Geklagt hatte ein Mann, der im Internet die Anzeige eines Autohauses für einen VW Multivan
zum Preis von rund 15.000 EUR gesehen hatte. Im Kopf der Anzeige war der Name des Autohauses
genannt. Im Kleingedruckten fand sich der Hinweis, das Fahrzeug werde „im Kundenauftrag
angeboten“. Der Mann – der nicht perfekt Deutsch sprach – wurde sich bei der ersten
Besichtigung des Fahrzeugs mit dem Händler einig, dass der Auspuff und die Dichtungen noch
repariert werden sollten. Dies versprach der Händler zu übernehmen.
Eine Woche später wurde der Vertrag beim Händler unterzeichnet. Als Verkäufer war eine
Privatperson aufgeführt, mit deren Nachnamen der Autohändler auch unterschrieb. Außerdem
wurde ein Gewährleistungsausschluss vereinbart. Kurze Zeit später zeigte sich ein Motorschaden,
den der Käufer zunächst für 2.700 EUR reparieren ließ. Der Mangel trat aber erneut auf.
Jetzt verlangte der Käufer vom Händler die Reparaturkosten von 2.700 EUR sowie eine neue
Reparatur. Der Händler winkte ab. Er verwies darauf, dass er gar nicht Vertragspartei sei,
sondern eine Privatperson. Deshalb habe auch die Gewährleistung wirksam ausgeschlossen
werden können. Das Landgericht gab ihm recht und wies die Klage ab.
Der Kläger hatte vor dem OLG Erfolg.
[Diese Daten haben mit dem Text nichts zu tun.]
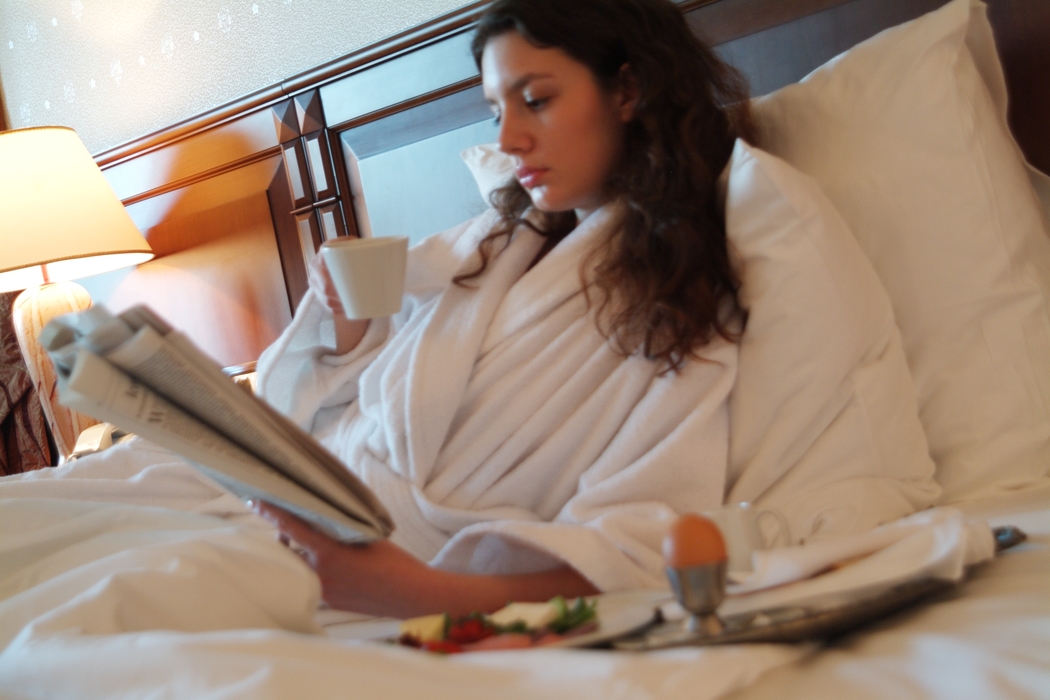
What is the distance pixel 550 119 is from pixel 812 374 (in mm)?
472

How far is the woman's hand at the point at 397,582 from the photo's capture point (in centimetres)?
83

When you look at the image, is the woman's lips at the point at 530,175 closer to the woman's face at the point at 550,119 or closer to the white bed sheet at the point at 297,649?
the woman's face at the point at 550,119

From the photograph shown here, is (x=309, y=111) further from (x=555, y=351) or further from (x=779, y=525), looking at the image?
(x=779, y=525)

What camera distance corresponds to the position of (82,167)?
2.05 metres

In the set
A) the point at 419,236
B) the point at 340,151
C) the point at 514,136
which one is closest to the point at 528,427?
the point at 514,136

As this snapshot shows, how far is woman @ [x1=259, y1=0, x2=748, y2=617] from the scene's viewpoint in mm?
927

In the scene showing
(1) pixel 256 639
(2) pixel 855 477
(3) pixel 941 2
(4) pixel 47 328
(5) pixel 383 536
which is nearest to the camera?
(1) pixel 256 639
Auf seine Berufung hin wurde ein Hauptverhandlungstermin
anberaumt. Die Richter am OLG wiesen darauf hin, dass der Händler sich nicht darauf
berufen dürfe, gar nicht Vertragspartei zu sein – und damit auch nicht auf den Gewährleistungsausschluss.
Denn er habe nicht deutlich gemacht, nicht in eigenem Namen handeln zu wollen.
Durch die Nutzung seines Firmennamens an prominenter Stelle auf dem Internetinserat, sein
Auftreten als derjenige, der für die Mängel am Auspuff und den Dichtungen einstehen wolle,
und die Unterzeichnung mit dem Namen, der auch im Kaufvertrag als Verkäufer aufgeführt war,
habe er den Eindruck erweckt, auch der Verkäufer zu sein. Hieran müsse er sich festhalten
lassen.
Der Hinweis auf den Kundenauftrag im Kleingedruckten reiche nicht. Zwar könne man als Vertreter
eines anderen sich auch für diesen und in dessen Namen verpflichten, dies müsse aber
für den Kunden deutlich sein. Sonst ist man selbst Vertragspartner. Im Bürgerlichen Gesetzbuch
aus dem Jahr 1900 heißt es hierzu etwas sperrig: „Tritt der Wille, in fremdem Namen
zu handeln, nicht erkennbar hervor, so kommt der Mangel des Willens, im eigenen Namen zu
handeln, nicht in Betracht.“ (§ 164 Abs. 2 BGB). Man ist also selbst verpflichtet.
QUELLE: OLG Oldenburg, Urteil vom 8.11.2018, 1 U 28/18, Abruf-Nr. 209381 unter www.iww.de.